- Born: July 31, 1959 Chicago
- Died: May 19, 1998 (aged 38) Chicago
- Occupation: firefighter
- Known for: Died in the line of duty

= Eugene Blackmon Jr. =

American firefighter and scuba diver

Eugene Blackmon Jr. was a Chicago firefighter and scuba diver, who died in the course of duty, on May 19, 1998. On July 31, 2017, the Chicago Fire Department named a new fireboat the Eugene Blackmon, in his honor.

==Early life==
Blackmon was born in Chicago, and grew up on Chicago's south side. He attended Harlan High School, Chicago State University, and qualified to work as a lifeguard and a scuba instructor.

==Career==
Prior to joining the Chicago Fire Department, in 1987, Blackmon had worked for several years as a lifeguard, and later was a bus driver for the Chicago Transit Authority.

==Death==
After a man was reported to have accidentally entered the Little Calumet River, and another man disappeared, after diving in, in a rescue attempt, Blackmon and three other Fire Department divers were assigned to look for them.

^^^^^^^^

■ EXERCISE TASKS ■
a) What are all the distinct dates and years given in the Eugene Blackmon Jr. biography?
b) Can you pick up the Eugene Blackmon Jr. biography after its last sentence and keep it going?

■ THE DATA ■
^^^^^^^^

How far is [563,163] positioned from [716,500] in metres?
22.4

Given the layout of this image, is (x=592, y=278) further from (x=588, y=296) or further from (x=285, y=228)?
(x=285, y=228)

^^^^^^^^

■ SOLVED PROBLEMS ■
a) July 31, 1959; May 19, 1998; July 31, 2017; 1987

b)
During his third dive Blackmon surfaced, with his equipment askew. Colleagues weren't able to immediately retrieve him. When he was retrieved he had been submerged for ten minutes, after being airlifted to a nearby hospital he was pronounced dead on arrival.

==Legacy==
The Chicago Fire Department created an annual award in Blackmon's name, given to firefighter candidates who were perceived to have shown leadership.

On July 31, 2017, Blackmon's family participated in the christening of new fireboat, named after Blackmon.